I am worried for a number of reasons. What if she starts saying this at the nursery? Or at playdates, etc? Will people think we hit her, when we have never ever ever laid a hand on her? Raised our voices, yes, gave punishments like no icecream, no Peppa Pig on the TV, etc, but never laid a hand on her.
I am also worried because I am not sure where she got that. We most certainly don’t go around slapping each other in our family or circle of friends, and, AFAIK, she has never seen anyone slapping anyone.
Maybe she saw it in some kind of animated film? It’s quite possible that in some of the Disney films she loves watching a princess slaps someone, or something along these lines.
Now that I think of it, I did tap her on her hand a few times (and told her off, explaining why), typically when she tried to get some object we said she shouldn’t, but it was just a tap, with literally the same force you apply when tapping a smartphone screen – and the last time must have been more than 6 months ago. Could it be that?
I most certainly hope that she hasn’t seen this at the nursery; she doesn’t seem stressed nor nervous about going to the nursery, so I strongly hope that’s not the case. To be clear, we have no reason whatsoever to suspect nursery teachers are slapping children.
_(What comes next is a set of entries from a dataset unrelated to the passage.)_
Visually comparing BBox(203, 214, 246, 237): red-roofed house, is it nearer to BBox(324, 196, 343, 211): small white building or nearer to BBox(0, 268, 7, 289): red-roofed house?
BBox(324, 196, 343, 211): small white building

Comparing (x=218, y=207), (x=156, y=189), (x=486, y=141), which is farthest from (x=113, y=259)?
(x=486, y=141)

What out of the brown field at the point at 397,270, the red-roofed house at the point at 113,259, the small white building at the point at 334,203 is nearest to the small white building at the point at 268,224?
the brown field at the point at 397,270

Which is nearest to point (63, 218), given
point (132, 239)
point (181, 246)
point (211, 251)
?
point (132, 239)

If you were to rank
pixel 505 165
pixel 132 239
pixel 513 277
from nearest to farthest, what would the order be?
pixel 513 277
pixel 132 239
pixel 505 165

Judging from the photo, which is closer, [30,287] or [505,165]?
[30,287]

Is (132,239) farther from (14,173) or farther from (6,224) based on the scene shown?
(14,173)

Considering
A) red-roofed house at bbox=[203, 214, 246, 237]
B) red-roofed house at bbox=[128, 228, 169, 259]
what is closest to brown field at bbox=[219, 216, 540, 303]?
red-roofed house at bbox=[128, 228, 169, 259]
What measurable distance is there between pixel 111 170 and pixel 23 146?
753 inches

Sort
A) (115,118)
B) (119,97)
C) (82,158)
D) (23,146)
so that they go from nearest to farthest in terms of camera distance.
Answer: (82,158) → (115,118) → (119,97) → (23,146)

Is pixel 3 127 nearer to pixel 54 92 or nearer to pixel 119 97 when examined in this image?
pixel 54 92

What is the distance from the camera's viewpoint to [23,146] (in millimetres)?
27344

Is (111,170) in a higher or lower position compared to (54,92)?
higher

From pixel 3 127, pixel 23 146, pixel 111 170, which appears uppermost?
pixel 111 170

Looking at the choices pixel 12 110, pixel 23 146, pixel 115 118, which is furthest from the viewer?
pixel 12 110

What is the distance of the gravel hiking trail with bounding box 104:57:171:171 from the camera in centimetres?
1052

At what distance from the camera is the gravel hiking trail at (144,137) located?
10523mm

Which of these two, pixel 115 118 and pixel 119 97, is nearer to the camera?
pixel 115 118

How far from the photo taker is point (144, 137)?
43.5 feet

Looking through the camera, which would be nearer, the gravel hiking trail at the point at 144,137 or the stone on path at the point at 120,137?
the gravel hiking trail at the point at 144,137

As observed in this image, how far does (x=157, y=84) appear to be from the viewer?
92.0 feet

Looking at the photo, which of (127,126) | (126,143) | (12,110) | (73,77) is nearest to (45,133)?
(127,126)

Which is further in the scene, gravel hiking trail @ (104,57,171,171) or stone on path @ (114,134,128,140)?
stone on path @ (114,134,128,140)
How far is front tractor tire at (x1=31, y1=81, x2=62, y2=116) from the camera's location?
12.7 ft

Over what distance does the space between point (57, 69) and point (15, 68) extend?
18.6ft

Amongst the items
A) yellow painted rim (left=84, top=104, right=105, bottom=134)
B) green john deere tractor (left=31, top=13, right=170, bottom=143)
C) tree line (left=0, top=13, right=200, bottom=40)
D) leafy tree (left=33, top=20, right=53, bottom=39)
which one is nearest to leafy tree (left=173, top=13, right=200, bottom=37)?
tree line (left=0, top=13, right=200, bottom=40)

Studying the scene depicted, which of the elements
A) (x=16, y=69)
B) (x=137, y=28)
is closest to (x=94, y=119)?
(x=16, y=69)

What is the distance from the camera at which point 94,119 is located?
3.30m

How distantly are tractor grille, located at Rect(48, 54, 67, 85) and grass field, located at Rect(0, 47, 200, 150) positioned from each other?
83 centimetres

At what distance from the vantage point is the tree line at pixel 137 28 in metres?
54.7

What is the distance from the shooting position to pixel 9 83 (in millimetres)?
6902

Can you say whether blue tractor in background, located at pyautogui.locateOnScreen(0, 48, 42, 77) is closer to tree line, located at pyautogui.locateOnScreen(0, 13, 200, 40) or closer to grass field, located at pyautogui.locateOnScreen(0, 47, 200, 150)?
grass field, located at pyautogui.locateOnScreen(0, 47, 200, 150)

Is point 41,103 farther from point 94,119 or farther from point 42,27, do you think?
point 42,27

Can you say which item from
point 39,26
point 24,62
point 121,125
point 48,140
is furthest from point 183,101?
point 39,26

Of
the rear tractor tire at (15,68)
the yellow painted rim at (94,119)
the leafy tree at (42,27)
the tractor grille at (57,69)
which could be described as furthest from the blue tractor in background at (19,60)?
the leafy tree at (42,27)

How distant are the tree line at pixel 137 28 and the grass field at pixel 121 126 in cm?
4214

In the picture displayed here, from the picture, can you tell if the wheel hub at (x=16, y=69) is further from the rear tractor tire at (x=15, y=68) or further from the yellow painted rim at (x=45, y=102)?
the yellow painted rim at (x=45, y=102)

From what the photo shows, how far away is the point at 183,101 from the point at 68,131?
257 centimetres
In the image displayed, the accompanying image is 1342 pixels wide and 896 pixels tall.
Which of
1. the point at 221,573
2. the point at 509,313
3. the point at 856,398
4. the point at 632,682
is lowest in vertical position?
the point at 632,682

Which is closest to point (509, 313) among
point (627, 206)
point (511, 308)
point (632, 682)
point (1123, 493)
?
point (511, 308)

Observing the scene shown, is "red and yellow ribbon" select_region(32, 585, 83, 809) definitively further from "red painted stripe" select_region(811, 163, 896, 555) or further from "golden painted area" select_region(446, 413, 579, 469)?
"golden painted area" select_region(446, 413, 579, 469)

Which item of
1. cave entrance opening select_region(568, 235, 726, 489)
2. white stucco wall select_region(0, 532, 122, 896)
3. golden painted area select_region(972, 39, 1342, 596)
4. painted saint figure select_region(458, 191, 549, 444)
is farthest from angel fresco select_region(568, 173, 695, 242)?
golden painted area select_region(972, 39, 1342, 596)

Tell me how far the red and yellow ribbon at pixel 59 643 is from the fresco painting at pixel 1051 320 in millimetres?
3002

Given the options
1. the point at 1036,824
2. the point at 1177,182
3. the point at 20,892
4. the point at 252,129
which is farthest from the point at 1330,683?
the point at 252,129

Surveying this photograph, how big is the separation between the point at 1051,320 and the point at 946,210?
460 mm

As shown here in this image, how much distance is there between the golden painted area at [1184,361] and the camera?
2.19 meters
I would probably probe her a little more, children have amazing imagination and often don't realise the precautions they have.
My auntie's son once told his school mummy pushed him down the stairs which led to the social services being called which in that situation is the right thing to do, however after realising how serious it was he revealed he was just talking about a scenario game he made up with his toys. Children don't understand, so maybe try gettting her to speak and realising a little more hitting is wrong. I'd try to avoid words like naughty and even bad sometimes. I'd try emphasis on words such as 'hitting makes people very sad so we shouldn't do that' or lying can make people sad' etc etc. Try and get information on where she even got that scene into her head. I wouldn't be surprised if it was a Disney film, many have 'baddies' and villains in and many seen with weapons and fighting so it's probably came from there. We don't realise how smart children actually are! Good luck 💙
My eldest DD once fell over and grazed her knee badly. This happened during a lovely day out where we were all having fun and for some reason told everyone that asked her how she did it "Daddy pushed me over on purpose". We pre warned nursery the next day and thankfully they believed us.
She has also shouted very loudly in a supermarket "mummy you always hurt me, why are you always hurting me?" We had a serious chat about telling tales and that it might get mummy and daddy into trouble and it stopped.
My youngest is now diving like a premier league footballer whenever she feels she is getting into trouble and shouting that we have hurt her she's a bit young to understand the repercussions of telling tales so I'm not sure what to do really other than not react too much as she's obviously doing it for attention.
I don't really have much advice but just wanted to let you know you are not alone in this!